- Lordswood Location within Southampton
- Unitary authority: Southampton;
- Ceremonial county: Hampshire;
- Region: South East;
- Country: England
- Sovereign state: United Kingdom
- Post town: SOUTHAMPTON
- Postcode district: SO16
- Dialling code: 023
- Police: Hampshire and Isle of Wight
- Fire: Hampshire and Isle of Wight
- Ambulance: South Central
- UK Parliament: Southampton Test;

= Lordswood, Southampton =

Area of Southampton, England

Lordswood is a district in Hampshire, England. It is situated in the northern quarter of greater Southampton bordering the areas of Lordshill, Chilworth, Aldermoor and Bassett.

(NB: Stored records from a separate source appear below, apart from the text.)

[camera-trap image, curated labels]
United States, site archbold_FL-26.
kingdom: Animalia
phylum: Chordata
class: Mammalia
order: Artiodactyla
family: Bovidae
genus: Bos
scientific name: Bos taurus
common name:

== History of Lordswood ==

According to the Anglo-Saxon Charter of 956 Aldermoor, Lordswood, Lordshill and Coxford are all within the ancient boundary of the Manor of Millbrook and were farmland within the county of Hampshire, until the 20th century when it was absorbed into Southampton.

== Landscape ==
The main feature is the gentle valley carved by Holly Brook. It is quite high ground in relation to sea level (45m) at the top of Hollybrook Cemetery.

== Housing ==
The type of housing found in Lordswood is fairly large, owner-occupied detached residences such as Bassett Avenue. There is, however, a small area of fairly new council flats in the Dunkirk Road area.

== Transport ==
The A35 Winchester Road, Southampton Ring Road is in the south-east corner. Lordswood Road is a throughroute from the northern suburbs to the West. Lord's Hill Way is a distributor road for the Lord's Hill estate, built in the 1970s.